Working in an office or studio and having to watch this performance is excruciating. It really is. I think drawing is both an analytical, investigative and generative tool. The best design architects know this. They know when to employ a hand sketch or drawing, employing different modes. They are interested in the design and not the flourish and the poetic mystery of the performance. They work to produce a design once the sketch is done. The initial sketch generates further sketches. The original sketch is not enshrined as art representative of male genius. Less infantile architects use drawings to observe as well as solve problems and develop a design. Simply put, design drawing and sketching is work. 

Yellowtrace fiddling

Once built you can tell the buildings that have been designed via this type of yellow traced performance. You can see the little tweaks and fiddles that have been added to the Revit or Microstation model. The adjustment and shifts in facades and window elevations. The added bits of architectural figuration. The big ideas, first conceived as sketches, that remain as vestiges in the built form, around which an underling has desperately tacked on the rest of the spaces. The shaping and skewing of plans that are knee jerk reactions to the immediate urban or heritage context. The problem is you have to walk through this slop.

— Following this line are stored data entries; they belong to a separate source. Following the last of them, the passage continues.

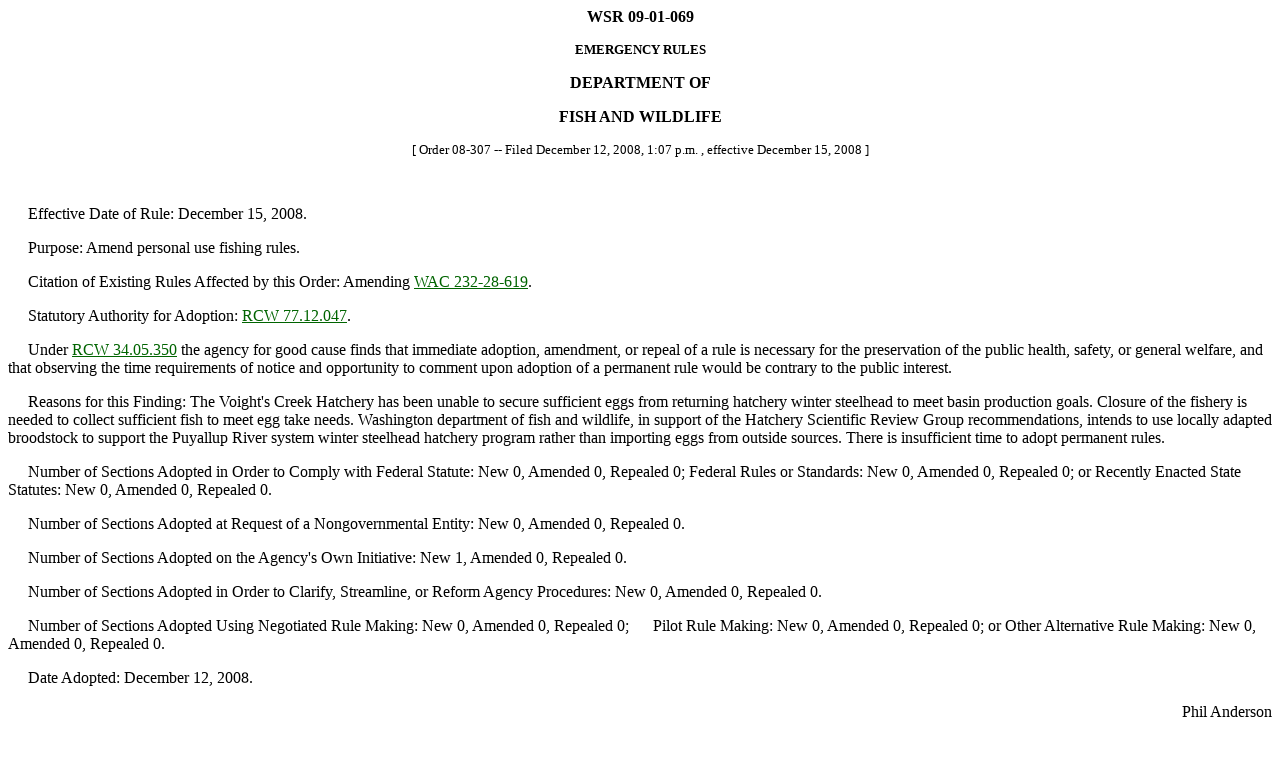

--- FILE ---
content_type: text/html
request_url: https://lawfilesext.leg.wa.gov/law/wsr/2009/01/09-01-069.htm
body_size: 3743
content:
<HTML><HEAD><TITLE>WASHINGTON STATE REGISTER</TITLE></HEAD>
<BODY text="#000000" link="#006400" vlink="#8D38C9" alink="#C11B17" bgcolor="#FFFFFF">
<!--WSRHEADER--><CENTER><B><!-- field: WSRNumber -->WSR 09-01-069<!-- field: --></B><P><SMALL><B><!-- field: WSRRegType -->EMERGENCY RULES<!-- field: --></B></SMALL></Center><P><CENTER><B><!-- field: WSRAgencyName -->DEPARTMENT OF<P><P>FISH AND WILDLIFE<!-- field: --></B><BR></CENTER><!--WSRHEADEREND--><SMALL><CENTER>[
Order 08-307 -- 
Filed December 12, 2008, 
1:07 p.m.
, effective December 15, 2008
]<P></CENTER></SMALL><BR><P>�����Effective Date of Rule:  
December 15, 2008.<P>�����Purpose:  Amend personal use fishing rules.<P>�����Citation of Existing Rules Affected by this Order:  Amending <A href="http://app.leg.wa.gov/WAC/default.aspx?cite=232-28-619" target="_blank">WAC 232-28-619</A>.<P>�����Statutory Authority for Adoption:  <A href="http://app.leg.wa.gov/RCW/default.aspx?cite=77.12.047" target="_blank">RCW 77.12.047</A>.<P>�����Under <A href="http://app.leg.wa.gov/RCW/default.aspx?cite=34.05.350" target="_blank">RCW 34.05.350</A> the agency for good cause finds that immediate adoption, amendment, or repeal of a rule is necessary for the preservation of the public health, safety, or general welfare, and that observing the time requirements of notice and opportunity to comment upon adoption of a permanent rule would be contrary to the public interest.<P>�����Reasons for this Finding:  The Voight's Creek Hatchery
has been unable to secure sufficient eggs from returning
hatchery winter steelhead to meet basin production goals. 
Closure of the fishery is needed to collect sufficient fish to
meet egg take needs.  Washington department of fish and
wildlife, in support of the Hatchery Scientific Review Group
recommendations, intends to use locally adapted broodstock to
support the Puyallup River system winter steelhead hatchery
program rather than importing eggs from outside sources. 
There is insufficient time to adopt permanent rules.<P>�����Number of Sections Adopted in Order to Comply with Federal Statute:  
New 0, 
Amended 0, 
Repealed 0; 

Federal Rules or Standards:  
New 0, 
Amended 0, 
Repealed 0; 

or Recently Enacted State Statutes:  
New 0, 
Amended 0, 
Repealed 0.
<P>�����Number of Sections Adopted at Request of a Nongovernmental Entity:  
New 0, 
Amended 0, 
Repealed 0.<P>�����Number of Sections Adopted on the Agency's Own Initiative:  
New 1, 
Amended 0, 
Repealed 0.<P>�����Number of Sections Adopted in Order to Clarify, Streamline, or Reform Agency Procedures:  
New 0, 
Amended 0, 
Repealed 0.<P>�����Number of Sections Adopted Using Negotiated Rule Making:  
New 0, 
Amended 0, 
Repealed 0; 

�����Pilot Rule Making:  
New 0, 
Amended 0, 
Repealed 0; 

or Other Alternative Rule Making:  
New 0, 
Amended 0, 
Repealed 0.
<P>�����Date Adopted:  December 12, 2008.<P Align="right">Phil Anderson<P></P><P Align="right">Acting Director<P></P><BR><U>NEW SECTION</U><BR><!--WACHEADER--><B><!-- field: Citations -->WAC 232-28-61900U<!-- field: -->&#160;&#160;
<!-- field: CaptionsTitles -->Exceptions to statewide rules -- Carbon
River (Pierce Co.)<!-- field: -->&#160;&#160;
</B><!--WACHEADEREND--><!-- field: Text -->Notwithstanding the provisions of <A href="http://app.leg.wa.gov/WAC/default.aspx?cite=232-28-619" target="_blank">WAC 232-28-619</A>, effective December 15, 2008, until further notice,
it is unlawful to fish in waters of the Carbon River from the
mouth to the Highway 162 Bridge.<P>
<!-- field: --><!-- field: History --><SMALL><P>[]</P>
</SMALL><!-- field: --><div align="center"><center>
<table border="0" width="407" cellpadding="7" height="50">
<tr>
</tr>
</table>
</center></div>
<h5 align="center">� Washington State Code Reviser's Office</h5>
</BODY></HTML>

Maybe that’s why I like Rossi’s drawings because they are the same elements and forms repeated and re-presented over and over again. Rossi’s drawings are in obvious contrast to those architects who create poetic art each time the squirt the graphite onto the yellow. Maybe thats why Rossi writes about the process of “forgetting architetcure.” John Hedjuk’s drawings represent a different and more subtle kind of poetry than the crude performances described above. There is a humility in the best architectural drawings and design sketches where it is less about the gesture and the performance in place of an almost animistic presence in the drawing itself. Hedjuk’s sketches contain an Archipelago of ideas not content or seduced by their own gestures of making. I think that there is a kind of frenetic desperation in Hedjuk’s, or even perhaps Alvaro Siza’s, sketches. At least Siza looks like he is trying to work some things out. But, the performers and actors in architecture always make it look oh so easy and individuated to their own personality.


I am not sure if this is true but, I always had the idea that the great, and syphilitic, architect Adolf Loos burnt all his papers and drawings. I think that to forget architecture is probably best and most courageous thing any architect can do. All architects have to do that at some point.